Cobb is just… good. He doesn’t walk very many hitters, with a career 2.2 BB/9 rate so he has excellent control of his pitches. In 2017 he pitched to an ERA of 3.66, worth 2.3 war (wins above replacement). What makes Cobb different from most other starters is that he doesn’t rely upon a fastball at all. He threw one just 0.7% of the time in 2017. When he does throw his fastball it generally sits in the 92-93 range and typically catches hitters off guard. His arsenal consists of a sinker, splitter and a wicked curveball he throws with a knuckle grip.
His curve has nasty vertical movement on it, following a 12-6 motion. It drops down on hitters like a hammer, very difficult to make contact with. This is considered his secondary pitch and is tremendously useful at both strikeouts/groundballs. This chart via Baseball Savant shows just how hard it was to make good contact with his knuckle curve.

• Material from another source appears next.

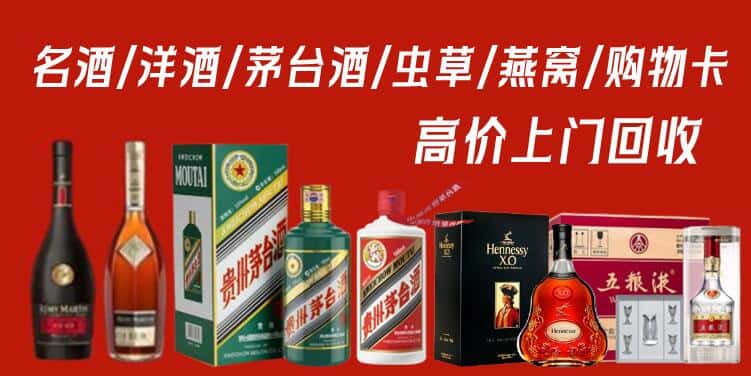康保县回收茅台酒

His splitter on the other hand paired with his sinker (primary) has led to him accumulating a career 54% ground ball rate. He was among the league leaders in this category. He has strong downward movement, causing hitters to pound the ball into the ground when they do make contact.

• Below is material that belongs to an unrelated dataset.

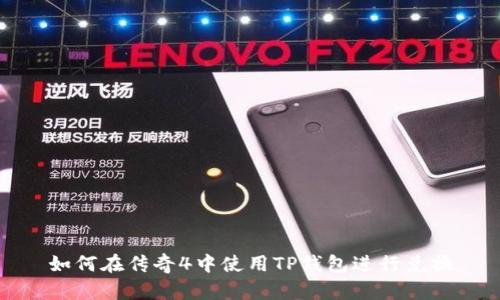 如何在传奇4中使用TP钱包进行兑换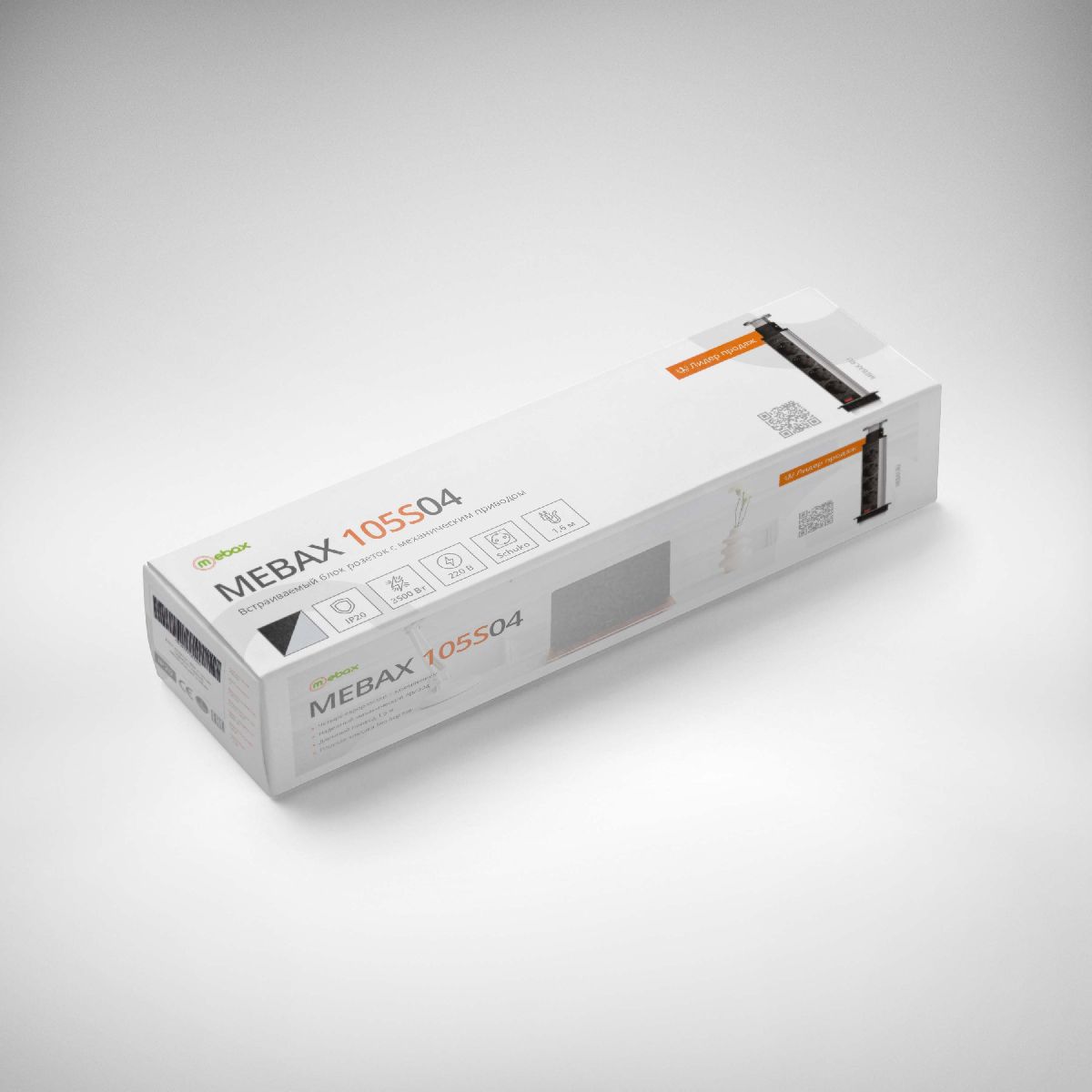 Блок розеток 105S Mebax 00-00001169 Блок розеток 105S Mebax 00-00001169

When pitchers move from the AL to the NL, it has generally been a successful transition, even productive. Without having to face the DH (and the brutal AL East offenses), Cobb should improve further on his 2017 season. Due to a failing market around him. we could sign Cobb to a one year deal.

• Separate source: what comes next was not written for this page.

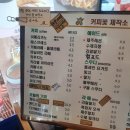 커피꽃제작소326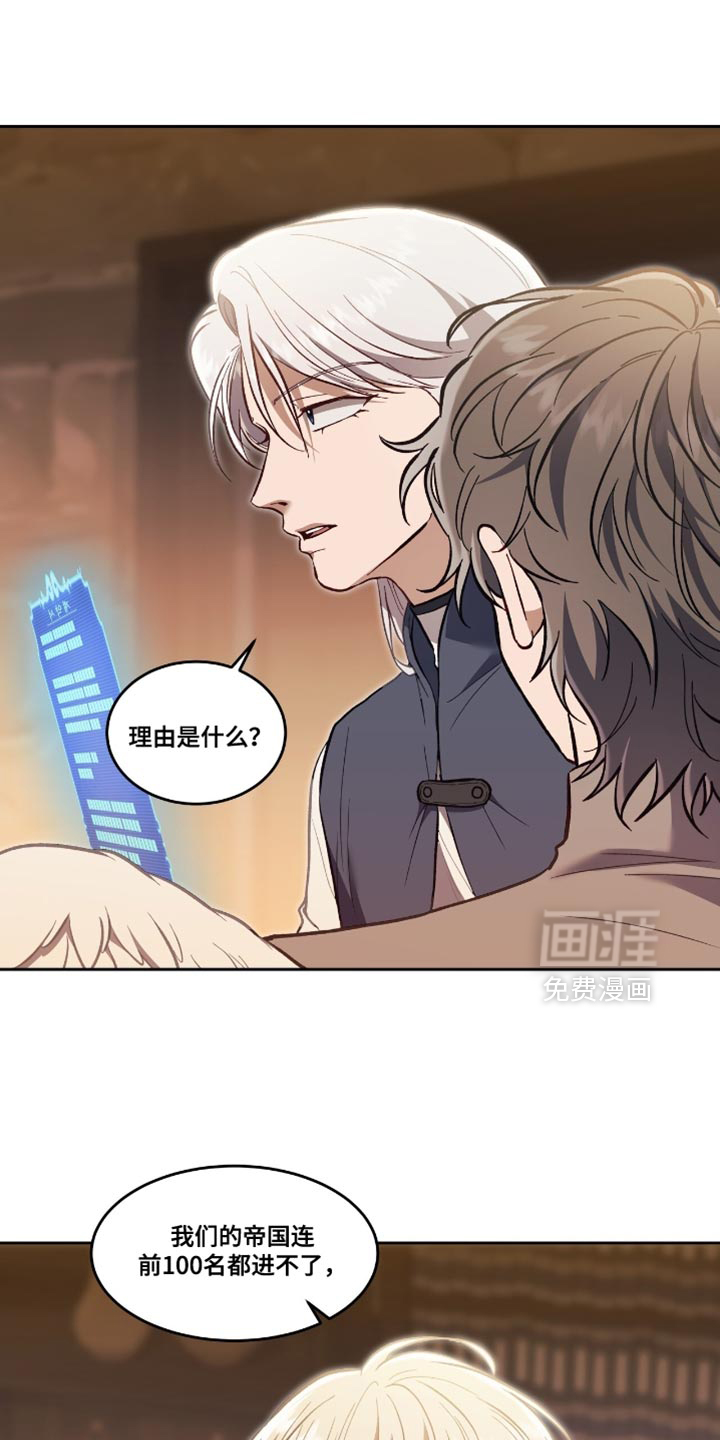 第140话9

Cobb has a well documented injury history. Not once has Cobb pitched a full season. Just this season he marked a career high in innings, 179.1 vs 166.1 in 2014. It’s not as bad as it seems, in 2013 he was stopped by a line drive to his skull. In 2014 he dealt with an oblique strain. His TJ surgery that offseason would ruin the next two seasons for Cobb, limiting him to five starts.
Cobb’s strikeout and homerun rates trended in the wrong direction compared to his 2012-2014 seasons. While the home run rate can be attributed to the increasing amount of home runs across the majors, it cannot be ignored. It wasn’t until his final seven starts that he showed improvements in strikeouts. He reached a career low mark in swStr% (Strikes swung on and missed) with a 6.7%, well below his career average. This is due to the decline in his splitter.
Cobb just wasn’t getting as many whiffs/swings on his splitter as he did earlier in his career, as illustrated in the chart above. He had to make some changes to his delivery (vertical) after the surgery and lost deceptiveness. While Cobb pitched to a very good ERA, he outperformed it, with a 4.16 FIP this season. This has never been a common occurrence in his career and so he got a bit lucky.
I believe Cobb improved mightily in the second half (last 7 starts) to where he’s an upgrade to the rotation. I think he has it in him to keep up that performance. Is he worth the draft pick is a different story. No I don’t believe he is, considering the Cards can use all the picks they can get following their 2017 draft penalties. Yet I do believe he does move the needle in terms of taking the Central in 2018 and enhances the rotation overall.